Morthland, a candidate in the 71st House District, made his pitch for re-election in a Sauk Valley Media interview Wednesday.
SVM invited Morthland and his Democratic opponent, Mike Smiddy, D-Hillsdale, to take part in a debate, but Smiddy declined. His spokesman, Benjamin Head, said he thinks SVM’s coverage had been biased against Smiddy.
Under redistricting, the 71st District will include much of Whiteside County.
Morthland, elected 2 years ago, said his opponent would vote to keep Michael Madigan, D-Chicago, as the House speaker. Republicans say Madigan is the poster boy for the state’s financial problems and the excesses of Chicago’s political machine.
Morthland said he won one of the six House seats that Republicans gained in 2010.
“He [Madigan] has been running the House with an iron fist,” he said, but the smaller majority has weakened the speaker.
“I am a person who is in the minority party. That weakens Chicago’s strength over Illinois. That is almost undeniable,” said Morthland, a faculty member at Black Hawk College. “It comes down to Chicago vs. the state of sanity. We can’t go down this road, letting that city drive us toward oblivion.”
Morthland signed a pledge with the Grover Norquist-led Americans for Tax Reform that he won’t increase taxes.
He said the pledge reflects the will of his constituents. Asked if he would vote for a 10-1 ratio of spending cuts to tax increases, he said no.
“Illinois doesn’t need to increase its taxes,” he said. “We should have a high sensitivity to the comparative disadvantage with taxes that we have with states across the country.”
He noted that companies such as Jimmy John’s are moving their headquarters out of the state because of the poor business climate, while Caterpillar was considering leaving.
The state has balanced its budget, Morthland said, but it now must deal with the pension crisis. Lawmakers must put everything on the table in that discussion, including turning pensions into 401(k)s, he said.
Morthland opposed a proposal to transfer the state’s pension costs to local school districts. It may make school districts more accountable with their expenditures, he said, but it would be tougher on poorer ones.
A relatively poor Prophetstown-Lyndon-Tampico district, for instance, would have a harder time dealing with the transfer than Erie, he said.
At the same time, he said he may support phasing in the transfer.
On other issues, Morthland:
• Opposes admission fees at state parks and museums. “User fees are one thing; admissions fees are another,” he said.

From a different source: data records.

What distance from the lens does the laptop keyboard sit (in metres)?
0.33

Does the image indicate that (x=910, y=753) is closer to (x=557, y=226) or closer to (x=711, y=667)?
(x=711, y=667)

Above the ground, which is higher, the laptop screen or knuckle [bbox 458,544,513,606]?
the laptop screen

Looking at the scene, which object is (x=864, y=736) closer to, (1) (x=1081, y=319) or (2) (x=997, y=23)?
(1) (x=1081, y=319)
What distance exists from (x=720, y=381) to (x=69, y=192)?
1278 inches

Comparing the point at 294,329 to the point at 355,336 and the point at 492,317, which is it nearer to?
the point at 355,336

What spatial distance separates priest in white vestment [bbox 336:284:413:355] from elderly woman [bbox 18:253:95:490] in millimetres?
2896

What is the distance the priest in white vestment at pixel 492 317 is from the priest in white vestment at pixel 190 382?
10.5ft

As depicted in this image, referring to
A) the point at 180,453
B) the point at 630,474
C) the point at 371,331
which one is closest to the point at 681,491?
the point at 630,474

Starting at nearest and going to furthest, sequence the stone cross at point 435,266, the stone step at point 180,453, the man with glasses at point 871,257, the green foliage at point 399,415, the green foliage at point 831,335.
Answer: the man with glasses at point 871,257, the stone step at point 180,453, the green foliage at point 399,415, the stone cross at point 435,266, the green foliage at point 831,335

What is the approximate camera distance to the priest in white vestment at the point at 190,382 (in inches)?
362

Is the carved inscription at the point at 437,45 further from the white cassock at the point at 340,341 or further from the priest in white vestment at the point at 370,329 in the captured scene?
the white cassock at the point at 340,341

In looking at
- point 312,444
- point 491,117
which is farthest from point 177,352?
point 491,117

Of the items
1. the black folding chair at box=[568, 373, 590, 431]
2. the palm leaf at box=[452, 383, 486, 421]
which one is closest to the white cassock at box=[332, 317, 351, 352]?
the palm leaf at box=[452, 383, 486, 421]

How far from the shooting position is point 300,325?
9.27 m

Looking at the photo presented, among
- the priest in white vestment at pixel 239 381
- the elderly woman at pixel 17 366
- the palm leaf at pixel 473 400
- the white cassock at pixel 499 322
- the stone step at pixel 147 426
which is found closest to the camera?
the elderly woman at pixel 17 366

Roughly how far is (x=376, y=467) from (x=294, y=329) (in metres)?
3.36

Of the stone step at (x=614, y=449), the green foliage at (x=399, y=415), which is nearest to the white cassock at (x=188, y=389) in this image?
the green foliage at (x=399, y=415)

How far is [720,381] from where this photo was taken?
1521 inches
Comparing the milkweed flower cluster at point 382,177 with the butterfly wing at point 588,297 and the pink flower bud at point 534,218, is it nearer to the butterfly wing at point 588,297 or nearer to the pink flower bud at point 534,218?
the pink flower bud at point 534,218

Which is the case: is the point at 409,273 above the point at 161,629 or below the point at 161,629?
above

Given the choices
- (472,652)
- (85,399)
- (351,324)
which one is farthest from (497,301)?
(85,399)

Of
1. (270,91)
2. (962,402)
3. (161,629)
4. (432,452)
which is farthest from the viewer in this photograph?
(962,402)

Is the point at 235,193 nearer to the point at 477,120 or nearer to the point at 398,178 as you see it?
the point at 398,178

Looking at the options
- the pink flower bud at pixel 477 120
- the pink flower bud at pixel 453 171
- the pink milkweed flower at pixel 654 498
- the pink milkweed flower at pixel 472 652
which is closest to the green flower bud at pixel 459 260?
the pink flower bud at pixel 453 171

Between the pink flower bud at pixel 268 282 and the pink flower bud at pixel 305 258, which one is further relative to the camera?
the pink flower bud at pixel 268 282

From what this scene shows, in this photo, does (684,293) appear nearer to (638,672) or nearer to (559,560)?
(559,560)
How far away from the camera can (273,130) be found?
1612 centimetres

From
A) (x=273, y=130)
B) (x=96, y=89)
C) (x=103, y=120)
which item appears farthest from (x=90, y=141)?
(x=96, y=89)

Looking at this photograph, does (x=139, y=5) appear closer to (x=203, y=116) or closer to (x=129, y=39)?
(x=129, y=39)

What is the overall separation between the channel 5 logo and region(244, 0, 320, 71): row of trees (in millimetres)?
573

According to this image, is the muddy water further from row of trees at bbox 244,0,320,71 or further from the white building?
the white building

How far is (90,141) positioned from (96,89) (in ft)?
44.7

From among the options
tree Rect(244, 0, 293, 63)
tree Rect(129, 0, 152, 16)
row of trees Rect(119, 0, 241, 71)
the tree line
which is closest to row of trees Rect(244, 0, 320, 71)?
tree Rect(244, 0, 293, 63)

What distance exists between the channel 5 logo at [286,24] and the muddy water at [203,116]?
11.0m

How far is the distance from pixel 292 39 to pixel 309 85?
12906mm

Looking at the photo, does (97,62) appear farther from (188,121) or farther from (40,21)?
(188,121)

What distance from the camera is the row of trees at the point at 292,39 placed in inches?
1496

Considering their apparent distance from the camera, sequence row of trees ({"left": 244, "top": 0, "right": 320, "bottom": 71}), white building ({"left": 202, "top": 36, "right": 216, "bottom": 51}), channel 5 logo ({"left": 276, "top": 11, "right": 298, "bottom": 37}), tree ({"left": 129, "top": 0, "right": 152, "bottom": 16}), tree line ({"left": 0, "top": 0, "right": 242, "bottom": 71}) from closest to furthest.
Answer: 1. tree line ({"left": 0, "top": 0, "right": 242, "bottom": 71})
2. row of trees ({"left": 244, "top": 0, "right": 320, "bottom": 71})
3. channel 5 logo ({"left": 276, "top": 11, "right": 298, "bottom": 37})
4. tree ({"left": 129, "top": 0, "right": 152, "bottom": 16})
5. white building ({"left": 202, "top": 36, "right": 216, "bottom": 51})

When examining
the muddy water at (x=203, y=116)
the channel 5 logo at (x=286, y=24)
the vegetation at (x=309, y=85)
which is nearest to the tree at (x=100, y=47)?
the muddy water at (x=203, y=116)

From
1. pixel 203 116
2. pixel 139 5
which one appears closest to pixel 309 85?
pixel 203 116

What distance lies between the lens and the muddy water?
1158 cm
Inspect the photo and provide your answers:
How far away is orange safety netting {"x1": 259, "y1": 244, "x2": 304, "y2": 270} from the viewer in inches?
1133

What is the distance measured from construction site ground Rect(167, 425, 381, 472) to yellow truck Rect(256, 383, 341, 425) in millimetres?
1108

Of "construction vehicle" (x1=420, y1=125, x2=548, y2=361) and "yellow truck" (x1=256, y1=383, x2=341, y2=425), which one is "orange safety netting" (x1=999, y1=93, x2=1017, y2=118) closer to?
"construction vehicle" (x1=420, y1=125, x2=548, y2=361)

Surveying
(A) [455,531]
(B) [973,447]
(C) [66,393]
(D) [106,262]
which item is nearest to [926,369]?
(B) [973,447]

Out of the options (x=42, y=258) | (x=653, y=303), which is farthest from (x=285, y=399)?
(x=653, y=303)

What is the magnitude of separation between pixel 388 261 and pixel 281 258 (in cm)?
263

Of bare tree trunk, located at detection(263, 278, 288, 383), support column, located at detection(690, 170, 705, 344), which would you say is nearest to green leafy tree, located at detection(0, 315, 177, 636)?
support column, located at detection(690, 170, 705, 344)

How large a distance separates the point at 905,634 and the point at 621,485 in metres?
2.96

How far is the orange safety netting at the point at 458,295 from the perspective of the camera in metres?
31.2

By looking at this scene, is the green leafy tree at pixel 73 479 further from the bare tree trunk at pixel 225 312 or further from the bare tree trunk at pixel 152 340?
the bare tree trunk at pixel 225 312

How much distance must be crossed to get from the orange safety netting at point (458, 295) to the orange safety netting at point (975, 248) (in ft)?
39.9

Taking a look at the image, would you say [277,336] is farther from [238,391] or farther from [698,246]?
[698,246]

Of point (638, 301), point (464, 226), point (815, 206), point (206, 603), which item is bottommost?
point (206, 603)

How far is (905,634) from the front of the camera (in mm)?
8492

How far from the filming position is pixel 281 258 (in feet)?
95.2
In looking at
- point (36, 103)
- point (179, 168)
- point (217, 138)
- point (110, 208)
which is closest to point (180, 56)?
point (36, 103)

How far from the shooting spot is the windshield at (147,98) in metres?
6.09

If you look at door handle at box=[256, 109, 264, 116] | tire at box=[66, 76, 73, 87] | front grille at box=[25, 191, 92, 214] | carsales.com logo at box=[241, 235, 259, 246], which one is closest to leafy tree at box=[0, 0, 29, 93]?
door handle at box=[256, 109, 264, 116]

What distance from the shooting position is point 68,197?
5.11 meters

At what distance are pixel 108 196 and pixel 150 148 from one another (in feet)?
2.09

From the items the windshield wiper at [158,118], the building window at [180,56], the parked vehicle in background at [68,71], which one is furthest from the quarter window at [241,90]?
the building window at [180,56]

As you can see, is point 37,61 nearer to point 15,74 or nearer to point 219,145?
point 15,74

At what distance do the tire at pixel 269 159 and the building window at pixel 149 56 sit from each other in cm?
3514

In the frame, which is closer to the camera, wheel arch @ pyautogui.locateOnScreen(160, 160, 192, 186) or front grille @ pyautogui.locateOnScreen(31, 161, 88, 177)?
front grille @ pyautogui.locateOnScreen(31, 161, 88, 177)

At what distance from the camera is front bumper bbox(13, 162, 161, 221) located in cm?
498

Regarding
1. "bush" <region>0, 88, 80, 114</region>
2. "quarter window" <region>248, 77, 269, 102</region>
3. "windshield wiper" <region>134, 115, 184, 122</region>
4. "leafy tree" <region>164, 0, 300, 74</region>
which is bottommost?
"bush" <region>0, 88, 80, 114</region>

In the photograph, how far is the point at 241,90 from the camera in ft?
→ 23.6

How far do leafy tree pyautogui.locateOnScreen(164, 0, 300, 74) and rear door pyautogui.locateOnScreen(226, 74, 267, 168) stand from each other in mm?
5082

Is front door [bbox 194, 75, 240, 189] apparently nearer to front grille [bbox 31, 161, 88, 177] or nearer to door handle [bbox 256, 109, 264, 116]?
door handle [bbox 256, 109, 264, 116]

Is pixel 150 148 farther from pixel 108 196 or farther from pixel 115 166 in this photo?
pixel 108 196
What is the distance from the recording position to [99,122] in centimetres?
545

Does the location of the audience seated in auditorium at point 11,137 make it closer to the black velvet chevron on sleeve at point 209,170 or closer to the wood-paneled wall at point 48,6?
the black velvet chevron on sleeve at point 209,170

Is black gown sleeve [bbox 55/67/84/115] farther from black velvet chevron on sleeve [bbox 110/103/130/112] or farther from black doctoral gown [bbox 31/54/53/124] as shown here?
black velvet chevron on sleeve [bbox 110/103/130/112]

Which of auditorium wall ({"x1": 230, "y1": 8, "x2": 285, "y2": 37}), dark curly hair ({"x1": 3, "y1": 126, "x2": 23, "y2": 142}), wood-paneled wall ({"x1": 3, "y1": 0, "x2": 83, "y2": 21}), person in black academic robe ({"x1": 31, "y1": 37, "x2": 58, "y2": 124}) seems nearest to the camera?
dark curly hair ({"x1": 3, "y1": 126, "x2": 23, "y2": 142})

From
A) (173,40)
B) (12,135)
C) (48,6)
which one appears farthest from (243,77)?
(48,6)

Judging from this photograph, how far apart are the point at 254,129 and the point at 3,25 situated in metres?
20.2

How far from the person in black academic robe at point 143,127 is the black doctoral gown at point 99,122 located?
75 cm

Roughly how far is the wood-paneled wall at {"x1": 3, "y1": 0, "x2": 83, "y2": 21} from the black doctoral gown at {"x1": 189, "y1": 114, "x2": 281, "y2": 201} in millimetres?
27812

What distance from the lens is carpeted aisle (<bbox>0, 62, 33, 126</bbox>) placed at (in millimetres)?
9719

• Supports township government. He said he couldn’t see any savings if counties took over townships.
• Opposes the federal Affordable Care Act, commonly known as Obamacare. He said he has voted against any bill that enables the state’s role in carrying out Obamacare’s provisions.
• Opposes same-sex marriage.
• Is against abortion.
• Said House Minority Leader Tom Cross, R-Oswego, has a laissez-faire style of leadership. “There is much freedom,” but he said that frustrated him at times because the Republicans could get more stuff done if they united.